STATED PROBLEM -
Express the part of the listing that opens with the line containing "Looking at both" and runs through the end of the listing as a two-column CSV with the headers text and answer. Give one row for each text and its answer, put each value in double quotes, and replace any line breaks with spaces.
※ ※ ※
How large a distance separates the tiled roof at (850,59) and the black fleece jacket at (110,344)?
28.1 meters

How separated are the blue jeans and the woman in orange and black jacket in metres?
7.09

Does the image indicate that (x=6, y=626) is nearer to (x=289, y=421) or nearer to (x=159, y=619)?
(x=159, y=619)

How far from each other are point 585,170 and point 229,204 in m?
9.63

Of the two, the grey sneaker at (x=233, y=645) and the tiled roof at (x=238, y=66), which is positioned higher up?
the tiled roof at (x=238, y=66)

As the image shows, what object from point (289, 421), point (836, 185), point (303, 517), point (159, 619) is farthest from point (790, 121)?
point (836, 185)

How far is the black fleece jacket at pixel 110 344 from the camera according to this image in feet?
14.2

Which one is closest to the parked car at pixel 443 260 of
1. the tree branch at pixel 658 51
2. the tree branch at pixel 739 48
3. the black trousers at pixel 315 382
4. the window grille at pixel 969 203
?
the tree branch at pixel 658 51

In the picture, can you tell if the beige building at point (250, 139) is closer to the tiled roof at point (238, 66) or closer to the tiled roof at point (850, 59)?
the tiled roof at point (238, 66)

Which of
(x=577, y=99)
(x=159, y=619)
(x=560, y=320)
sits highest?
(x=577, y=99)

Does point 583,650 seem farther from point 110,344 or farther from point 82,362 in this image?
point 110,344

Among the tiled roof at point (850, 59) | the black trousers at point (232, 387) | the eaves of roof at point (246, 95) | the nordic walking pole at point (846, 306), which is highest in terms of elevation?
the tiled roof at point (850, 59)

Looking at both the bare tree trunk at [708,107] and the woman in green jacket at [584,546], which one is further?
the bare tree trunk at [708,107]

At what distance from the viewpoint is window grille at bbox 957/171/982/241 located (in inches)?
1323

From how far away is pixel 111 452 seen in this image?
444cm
※ ※ ※
FINAL RESULT -
text,answer
"Looking at both the bare tree trunk at [708,107] and the woman in green jacket at [584,546], which one is further?","the bare tree trunk at [708,107]"
"At what distance from the viewpoint is window grille at bbox 957/171/982/241 located (in inches)?","1323"
"From how far away is pixel 111 452 seen in this image?","444cm"